**ACTION ITEM:**
Please write out every entry below, word for word.
== Segment start ==
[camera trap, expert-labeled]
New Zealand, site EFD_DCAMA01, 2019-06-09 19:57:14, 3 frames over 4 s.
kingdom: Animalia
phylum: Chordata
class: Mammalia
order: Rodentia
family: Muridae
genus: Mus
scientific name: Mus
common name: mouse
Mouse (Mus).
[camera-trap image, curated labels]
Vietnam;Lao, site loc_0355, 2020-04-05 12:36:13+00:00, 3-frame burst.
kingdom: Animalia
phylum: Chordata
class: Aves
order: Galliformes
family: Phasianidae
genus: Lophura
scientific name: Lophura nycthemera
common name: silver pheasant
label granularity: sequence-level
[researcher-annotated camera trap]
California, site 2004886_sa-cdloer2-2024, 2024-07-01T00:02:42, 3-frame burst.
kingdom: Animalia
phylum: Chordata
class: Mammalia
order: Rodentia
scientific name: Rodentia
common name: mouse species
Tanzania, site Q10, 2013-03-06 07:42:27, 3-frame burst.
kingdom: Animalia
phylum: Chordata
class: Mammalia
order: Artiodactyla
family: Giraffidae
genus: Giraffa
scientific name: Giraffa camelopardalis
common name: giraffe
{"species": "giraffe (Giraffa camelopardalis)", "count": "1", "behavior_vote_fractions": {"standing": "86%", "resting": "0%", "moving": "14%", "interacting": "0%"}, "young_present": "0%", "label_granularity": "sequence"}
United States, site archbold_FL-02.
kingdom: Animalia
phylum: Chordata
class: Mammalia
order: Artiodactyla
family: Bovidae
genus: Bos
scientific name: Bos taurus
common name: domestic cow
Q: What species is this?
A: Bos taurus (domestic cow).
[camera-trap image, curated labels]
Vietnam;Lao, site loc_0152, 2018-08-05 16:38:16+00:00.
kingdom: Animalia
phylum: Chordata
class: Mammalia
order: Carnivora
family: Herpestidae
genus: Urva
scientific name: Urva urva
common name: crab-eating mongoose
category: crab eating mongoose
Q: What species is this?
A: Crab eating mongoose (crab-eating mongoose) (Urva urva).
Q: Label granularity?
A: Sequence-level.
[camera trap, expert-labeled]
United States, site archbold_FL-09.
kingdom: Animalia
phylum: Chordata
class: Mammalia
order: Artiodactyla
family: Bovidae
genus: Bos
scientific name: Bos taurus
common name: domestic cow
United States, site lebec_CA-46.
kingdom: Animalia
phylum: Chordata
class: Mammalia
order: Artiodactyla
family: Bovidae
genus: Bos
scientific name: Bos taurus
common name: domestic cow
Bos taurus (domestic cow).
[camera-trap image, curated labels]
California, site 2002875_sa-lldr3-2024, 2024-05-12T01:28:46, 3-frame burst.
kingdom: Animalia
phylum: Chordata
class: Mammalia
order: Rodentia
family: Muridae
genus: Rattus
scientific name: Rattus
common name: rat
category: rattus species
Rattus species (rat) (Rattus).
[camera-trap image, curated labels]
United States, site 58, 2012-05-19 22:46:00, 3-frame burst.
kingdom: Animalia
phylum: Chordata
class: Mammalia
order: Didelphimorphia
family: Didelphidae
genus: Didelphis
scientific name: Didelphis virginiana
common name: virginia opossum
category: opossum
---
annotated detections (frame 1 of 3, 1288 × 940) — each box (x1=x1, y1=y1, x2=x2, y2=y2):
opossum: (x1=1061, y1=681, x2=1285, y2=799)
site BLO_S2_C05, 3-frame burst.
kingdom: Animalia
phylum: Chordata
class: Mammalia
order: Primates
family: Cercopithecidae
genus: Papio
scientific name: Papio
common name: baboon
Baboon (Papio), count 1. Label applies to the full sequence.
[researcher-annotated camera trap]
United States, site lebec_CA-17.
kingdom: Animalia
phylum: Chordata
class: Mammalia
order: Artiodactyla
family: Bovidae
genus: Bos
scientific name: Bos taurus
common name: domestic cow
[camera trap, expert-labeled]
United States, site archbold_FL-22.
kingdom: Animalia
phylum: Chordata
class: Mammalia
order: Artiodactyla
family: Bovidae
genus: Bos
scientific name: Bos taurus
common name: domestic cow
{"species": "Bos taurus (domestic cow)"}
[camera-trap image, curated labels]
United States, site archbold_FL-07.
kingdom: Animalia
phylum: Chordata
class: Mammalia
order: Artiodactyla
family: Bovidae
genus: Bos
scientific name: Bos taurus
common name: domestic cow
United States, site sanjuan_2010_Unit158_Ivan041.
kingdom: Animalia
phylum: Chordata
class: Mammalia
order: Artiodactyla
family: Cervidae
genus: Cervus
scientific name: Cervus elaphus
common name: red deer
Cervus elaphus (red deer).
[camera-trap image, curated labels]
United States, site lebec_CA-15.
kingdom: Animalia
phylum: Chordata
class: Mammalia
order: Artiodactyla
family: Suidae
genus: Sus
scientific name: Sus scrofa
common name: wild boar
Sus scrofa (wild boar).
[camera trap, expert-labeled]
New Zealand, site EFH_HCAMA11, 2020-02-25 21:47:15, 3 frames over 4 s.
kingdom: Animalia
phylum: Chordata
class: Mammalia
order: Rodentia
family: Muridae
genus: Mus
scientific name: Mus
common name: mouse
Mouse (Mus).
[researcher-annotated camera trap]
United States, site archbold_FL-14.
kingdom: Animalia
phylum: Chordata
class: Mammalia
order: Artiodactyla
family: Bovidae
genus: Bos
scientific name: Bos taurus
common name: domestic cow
== Segment end ==
**RESPONSE BELOW:**
[camera trap, expert-labeled]
New Zealand, site EFD_DCAMA01, 2019-06-09 19:57:14, 3 frames over 4 s.
kingdom: Animalia
phylum: Chordata
class: Mammalia
order: Rodentia
family: Muridae
genus: Mus
scientific name: Mus
common name: mouse
Mouse (Mus).
[camera-trap image, curated labels]
Vietnam;Lao, site loc_0355, 2020-04-05 12:36:13+00:00, 3-frame burst.
kingdom: Animalia
phylum: Chordata
class: Aves
order: Galliformes
family: Phasianidae
genus: Lophura
scientific name: Lophura nycthemera
common name: silver pheasant
label granularity: sequence-level
[researcher-annotated camera trap]
California, site 2004886_sa-cdloer2-2024, 2024-07-01T00:02:42, 3-frame burst.
kingdom: Animalia
phylum: Chordata
class: Mammalia
order: Rodentia
scientific name: Rodentia
common name: mouse species
Tanzania, site Q10, 2013-03-06 07:42:27, 3-frame burst.
kingdom: Animalia
phylum: Chordata
class: Mammalia
order: Artiodactyla
family: Giraffidae
genus: Giraffa
scientific name: Giraffa camelopardalis
common name: giraffe
{"species": "giraffe (Giraffa camelopardalis)", "count": "1", "behavior_vote_fractions": {"standing": "86%", "resting": "0%", "moving": "14%", "interacting": "0%"}, "young_present": "0%", "label_granularity": "sequence"}
United States, site archbold_FL-02.
kingdom: Animalia
phylum: Chordata
class: Mammalia
order: Artiodactyla
family: Bovidae
genus: Bos
scientific name: Bos taurus
common name: domestic cow
Q: What species is this?
A: Bos taurus (domestic cow).
[camera-trap image, curated labels]
Vietnam;Lao, site loc_0152, 2018-08-05 16:38:16+00:00.
kingdom: Animalia
phylum: Chordata
class: Mammalia
order: Carnivora
family: Herpestidae
genus: Urva
scientific name: Urva urva
common name: crab-eating mongoose
category: crab eating mongoose
Q: What species is this?
A: Crab eating mongoose (crab-eating mongoose) (Urva urva).
Q: Label granularity?
A: Sequence-level.
[camera trap, expert-labeled]
United States, site archbold_FL-09.
kingdom: Animalia
phylum: Chordata
class: Mammalia
order: Artiodactyla
family: Bovidae
genus: Bos
scientific name: Bos taurus
common name: domestic cow
United States, site lebec_CA-46.
kingdom: Animalia
phylum: Chordata
class: Mammalia
order: Artiodactyla
family: Bovidae
genus: Bos
scientific name: Bos taurus
common name: domestic cow
Bos taurus (domestic cow).
[camera-trap image, curated labels]
California, site 2002875_sa-lldr3-2024, 2024-05-12T01:28:46, 3-frame burst.
kingdom: Animalia
phylum: Chordata
class: Mammalia
order: Rodentia
family: Muridae
genus: Rattus
scientific name: Rattus
common name: rat
category: rattus species
Rattus species (rat) (Rattus).
[camera-trap image, curated labels]
United States, site 58, 2012-05-19 22:46:00, 3-frame burst.
kingdom: Animalia
phylum: Chordata
class: Mammalia
order: Didelphimorphia
family: Didelphidae
genus: Didelphis
scientific name: Didelphis virginiana
common name: virginia opossum
category: opossum
---
annotated detections (frame 1 of 3, 1288 × 940) — each box (x1=x1, y1=y1, x2=x2, y2=y2):
opossum: (x1=1061, y1=681, x2=1285, y2=799)
site BLO_S2_C05, 3-frame burst.
kingdom: Animalia
phylum: Chordata
class: Mammalia
order: Primates
family: Cercopithecidae
genus: Papio
scientific name: Papio
common name: baboon
Baboon (Papio), count 1. Label applies to the full sequence.
[researcher-annotated camera trap]
United States, site lebec_CA-17.
kingdom: Animalia
phylum: Chordata
class: Mammalia
order: Artiodactyla
family: Bovidae
genus: Bos
scientific name: Bos taurus
common name: domestic cow
[camera trap, expert-labeled]
United States, site archbold_FL-22.
kingdom: Animalia
phylum: Chordata
class: Mammalia
order: Artiodactyla
family: Bovidae
genus: Bos
scientific name: Bos taurus
common name: domestic cow
{"species": "Bos taurus (domestic cow)"}
[camera-trap image, curated labels]
United States, site archbold_FL-07.
kingdom: Animalia
phylum: Chordata
class: Mammalia
order: Artiodactyla
family: Bovidae
genus: Bos
scientific name: Bos taurus
common name: domestic cow
United States, site sanjuan_2010_Unit158_Ivan041.
kingdom: Animalia
phylum: Chordata
class: Mammalia
order: Artiodactyla
family: Cervidae
genus: Cervus
scientific name: Cervus elaphus
common name: red deer
Cervus elaphus (red deer).
[camera-trap image, curated labels]
United States, site lebec_CA-15.
kingdom: Animalia
phylum: Chordata
class: Mammalia
order: Artiodactyla
family: Suidae
genus: Sus
scientific name: Sus scrofa
common name: wild boar
Sus scrofa (wild boar).
[camera trap, expert-labeled]
New Zealand, site EFH_HCAMA11, 2020-02-25 21:47:15, 3 frames over 4 s.
kingdom: Animalia
phylum: Chordata
class: Mammalia
order: Rodentia
family: Muridae
genus: Mus
scientific name: Mus
common name: mouse
Mouse (Mus).
[researcher-annotated camera trap]
United States, site archbold_FL-14.
kingdom: Animalia
phylum: Chordata
class: Mammalia
order: Artiodactyla
family: Bovidae
genus: Bos
scientific name: Bos taurus
common name: domestic cow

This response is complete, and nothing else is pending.